__Task statement__. Each entry needs to appear again, retyped exactly as it is below.
---- Given data
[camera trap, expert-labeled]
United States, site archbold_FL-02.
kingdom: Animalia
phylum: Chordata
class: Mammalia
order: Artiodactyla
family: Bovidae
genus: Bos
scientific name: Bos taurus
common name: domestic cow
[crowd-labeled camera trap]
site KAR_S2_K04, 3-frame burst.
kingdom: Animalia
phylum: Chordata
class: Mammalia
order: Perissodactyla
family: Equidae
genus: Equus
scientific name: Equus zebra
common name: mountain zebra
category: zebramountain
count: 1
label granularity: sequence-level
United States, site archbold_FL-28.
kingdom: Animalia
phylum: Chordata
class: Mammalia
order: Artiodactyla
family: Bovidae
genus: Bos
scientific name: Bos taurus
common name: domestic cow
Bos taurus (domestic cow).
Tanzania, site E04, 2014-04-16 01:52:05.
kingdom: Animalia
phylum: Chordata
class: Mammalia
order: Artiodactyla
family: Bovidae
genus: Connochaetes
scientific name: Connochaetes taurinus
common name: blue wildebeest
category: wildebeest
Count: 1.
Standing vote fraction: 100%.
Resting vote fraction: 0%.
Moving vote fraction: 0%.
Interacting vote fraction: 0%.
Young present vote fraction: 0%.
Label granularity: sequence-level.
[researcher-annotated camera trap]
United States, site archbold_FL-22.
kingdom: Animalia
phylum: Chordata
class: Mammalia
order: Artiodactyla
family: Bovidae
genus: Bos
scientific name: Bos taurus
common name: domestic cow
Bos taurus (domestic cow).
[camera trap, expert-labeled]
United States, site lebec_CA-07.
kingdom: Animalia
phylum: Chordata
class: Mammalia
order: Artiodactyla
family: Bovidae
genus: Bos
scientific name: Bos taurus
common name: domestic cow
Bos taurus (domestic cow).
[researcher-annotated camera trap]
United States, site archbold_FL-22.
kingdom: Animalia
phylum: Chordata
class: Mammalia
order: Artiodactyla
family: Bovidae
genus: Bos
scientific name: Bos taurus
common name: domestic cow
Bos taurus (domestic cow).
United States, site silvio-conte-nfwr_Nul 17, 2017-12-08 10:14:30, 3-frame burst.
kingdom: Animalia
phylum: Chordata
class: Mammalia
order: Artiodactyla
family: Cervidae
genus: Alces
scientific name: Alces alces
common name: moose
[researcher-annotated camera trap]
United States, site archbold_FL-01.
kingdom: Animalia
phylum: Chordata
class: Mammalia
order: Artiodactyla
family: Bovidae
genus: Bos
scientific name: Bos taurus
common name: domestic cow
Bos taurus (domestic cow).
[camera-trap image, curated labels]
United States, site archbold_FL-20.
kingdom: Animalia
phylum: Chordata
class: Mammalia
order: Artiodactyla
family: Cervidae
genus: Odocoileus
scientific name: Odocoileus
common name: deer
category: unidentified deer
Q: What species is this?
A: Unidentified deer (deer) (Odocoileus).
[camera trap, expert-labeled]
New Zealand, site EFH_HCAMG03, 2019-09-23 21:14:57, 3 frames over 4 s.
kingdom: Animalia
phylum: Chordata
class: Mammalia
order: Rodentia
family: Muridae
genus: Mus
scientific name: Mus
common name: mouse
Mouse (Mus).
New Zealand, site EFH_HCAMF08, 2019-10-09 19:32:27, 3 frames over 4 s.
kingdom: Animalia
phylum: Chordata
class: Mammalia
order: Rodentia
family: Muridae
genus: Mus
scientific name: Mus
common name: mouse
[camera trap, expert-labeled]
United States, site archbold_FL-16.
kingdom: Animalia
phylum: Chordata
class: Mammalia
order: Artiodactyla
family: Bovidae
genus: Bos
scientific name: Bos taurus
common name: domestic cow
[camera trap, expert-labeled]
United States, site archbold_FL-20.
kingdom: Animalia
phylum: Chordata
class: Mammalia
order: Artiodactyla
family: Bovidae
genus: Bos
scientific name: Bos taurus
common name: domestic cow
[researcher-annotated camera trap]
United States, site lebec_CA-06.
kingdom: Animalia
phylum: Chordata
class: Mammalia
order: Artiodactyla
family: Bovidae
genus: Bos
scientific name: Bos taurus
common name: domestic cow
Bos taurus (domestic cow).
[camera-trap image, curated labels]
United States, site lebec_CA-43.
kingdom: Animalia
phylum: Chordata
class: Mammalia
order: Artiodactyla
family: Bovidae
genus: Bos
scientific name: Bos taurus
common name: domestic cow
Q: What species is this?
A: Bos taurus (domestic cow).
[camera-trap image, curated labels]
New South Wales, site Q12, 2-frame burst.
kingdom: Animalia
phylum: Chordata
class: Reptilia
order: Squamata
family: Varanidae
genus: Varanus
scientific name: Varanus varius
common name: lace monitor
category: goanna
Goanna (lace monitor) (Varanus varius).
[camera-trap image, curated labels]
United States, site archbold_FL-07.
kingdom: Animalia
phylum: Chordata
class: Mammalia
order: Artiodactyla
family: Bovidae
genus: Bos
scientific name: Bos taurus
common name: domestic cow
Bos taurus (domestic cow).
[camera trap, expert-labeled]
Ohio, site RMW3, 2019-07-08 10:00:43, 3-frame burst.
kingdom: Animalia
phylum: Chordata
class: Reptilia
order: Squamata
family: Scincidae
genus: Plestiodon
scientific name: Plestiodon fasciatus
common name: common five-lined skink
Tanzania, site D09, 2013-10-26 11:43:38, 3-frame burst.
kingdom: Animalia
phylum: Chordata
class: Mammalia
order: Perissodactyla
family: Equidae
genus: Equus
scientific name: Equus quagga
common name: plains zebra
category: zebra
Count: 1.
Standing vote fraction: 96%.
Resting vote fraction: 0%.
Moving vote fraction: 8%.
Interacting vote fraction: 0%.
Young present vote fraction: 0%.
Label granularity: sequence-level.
--------
__Answer area__.
[camera trap, expert-labeled]
United States, site archbold_FL-02.
kingdom: Animalia
phylum: Chordata
class: Mammalia
order: Artiodactyla
family: Bovidae
genus: Bos
scientific name: Bos taurus
common name: domestic cow
[crowd-labeled camera trap]
site KAR_S2_K04, 3-frame burst.
kingdom: Animalia
phylum: Chordata
class: Mammalia
order: Perissodactyla
family: Equidae
genus: Equus
scientific name: Equus zebra
common name: mountain zebra
category: zebramountain
count: 1
label granularity: sequence-level
United States, site archbold_FL-28.
kingdom: Animalia
phylum: Chordata
class: Mammalia
order: Artiodactyla
family: Bovidae
genus: Bos
scientific name: Bos taurus
common name: domestic cow
Bos taurus (domestic cow).
Tanzania, site E04, 2014-04-16 01:52:05.
kingdom: Animalia
phylum: Chordata
class: Mammalia
order: Artiodactyla
family: Bovidae
genus: Connochaetes
scientific name: Connochaetes taurinus
common name: blue wildebeest
category: wildebeest
Count: 1.
Standing vote fraction: 100%.
Resting vote fraction: 0%.
Moving vote fraction: 0%.
Interacting vote fraction: 0%.
Young present vote fraction: 0%.
Label granularity: sequence-level.
[researcher-annotated camera trap]
United States, site archbold_FL-22.
kingdom: Animalia
phylum: Chordata
class: Mammalia
order: Artiodactyla
family: Bovidae
genus: Bos
scientific name: Bos taurus
common name: domestic cow
Bos taurus (domestic cow).
[camera trap, expert-labeled]
United States, site lebec_CA-07.
kingdom: Animalia
phylum: Chordata
class: Mammalia
order: Artiodactyla
family: Bovidae
genus: Bos
scientific name: Bos taurus
common name: domestic cow
Bos taurus (domestic cow).
[researcher-annotated camera trap]
United States, site archbold_FL-22.
kingdom: Animalia
phylum: Chordata
class: Mammalia
order: Artiodactyla
family: Bovidae
genus: Bos
scientific name: Bos taurus
common name: domestic cow
Bos taurus (domestic cow).
United States, site silvio-conte-nfwr_Nul 17, 2017-12-08 10:14:30, 3-frame burst.
kingdom: Animalia
phylum: Chordata
class: Mammalia
order: Artiodactyla
family: Cervidae
genus: Alces
scientific name: Alces alces
common name: moose
[researcher-annotated camera trap]
United States, site archbold_FL-01.
kingdom: Animalia
phylum: Chordata
class: Mammalia
order: Artiodactyla
family: Bovidae
genus: Bos
scientific name: Bos taurus
common name: domestic cow
Bos taurus (domestic cow).
[camera-trap image, curated labels]
United States, site archbold_FL-20.
kingdom: Animalia
phylum: Chordata
class: Mammalia
order: Artiodactyla
family: Cervidae
genus: Odocoileus
scientific name: Odocoileus
common name: deer
category: unidentified deer
Q: What species is this?
A: Unidentified deer (deer) (Odocoileus).
[camera trap, expert-labeled]
New Zealand, site EFH_HCAMG03, 2019-09-23 21:14:57, 3 frames over 4 s.
kingdom: Animalia
phylum: Chordata
class: Mammalia
order: Rodentia
family: Muridae
genus: Mus
scientific name: Mus
common name: mouse
Mouse (Mus).
New Zealand, site EFH_HCAMF08, 2019-10-09 19:32:27, 3 frames over 4 s.
kingdom: Animalia
phylum: Chordata
class: Mammalia
order: Rodentia
family: Muridae
genus: Mus
scientific name: Mus
common name: mouse
[camera trap, expert-labeled]
United States, site archbold_FL-16.
kingdom: Animalia
phylum: Chordata
class: Mammalia
order: Artiodactyla
family: Bovidae
genus: Bos
scientific name: Bos taurus
common name: domestic cow
[camera trap, expert-labeled]
United States, site archbold_FL-20.
kingdom: Animalia
phylum: Chordata
class: Mammalia
order: Artiodactyla
family: Bovidae
genus: Bos
scientific name: Bos taurus
common name: domestic cow
[researcher-annotated camera trap]
United States, site lebec_CA-06.
kingdom: Animalia
phylum: Chordata
class: Mammalia
order: Artiodactyla
family: Bovidae
genus: Bos
scientific name: Bos taurus
common name: domestic cow
Bos taurus (domestic cow).
[camera-trap image, curated labels]
United States, site lebec_CA-43.
kingdom: Animalia
phylum: Chordata
class: Mammalia
order: Artiodactyla
family: Bovidae
genus: Bos
scientific name: Bos taurus
common name: domestic cow
Q: What species is this?
A: Bos taurus (domestic cow).
[camera-trap image, curated labels]
New South Wales, site Q12, 2-frame burst.
kingdom: Animalia
phylum: Chordata
class: Reptilia
order: Squamata
family: Varanidae
genus: Varanus
scientific name: Varanus varius
common name: lace monitor
category: goanna
Goanna (lace monitor) (Varanus varius).
[camera-trap image, curated labels]
United States, site archbold_FL-07.
kingdom: Animalia
phylum: Chordata
class: Mammalia
order: Artiodactyla
family: Bovidae
genus: Bos
scientific name: Bos taurus
common name: domestic cow
Bos taurus (domestic cow).
[camera trap, expert-labeled]
Ohio, site RMW3, 2019-07-08 10:00:43, 3-frame burst.
kingdom: Animalia
phylum: Chordata
class: Reptilia
order: Squamata
family: Scincidae
genus: Plestiodon
scientific name: Plestiodon fasciatus
common name: common five-lined skink
Tanzania, site D09, 2013-10-26 11:43:38, 3-frame burst.
kingdom: Animalia
phylum: Chordata
class: Mammalia
order: Perissodactyla
family: Equidae
genus: Equus
scientific name: Equus quagga
common name: plains zebra
category: zebra
Count: 1.
Standing vote fraction: 96%.
Resting vote fraction: 0%.
Moving vote fraction: 8%.
Interacting vote fraction: 0%.
Young present vote fraction: 0%.
Label granularity: sequence-level.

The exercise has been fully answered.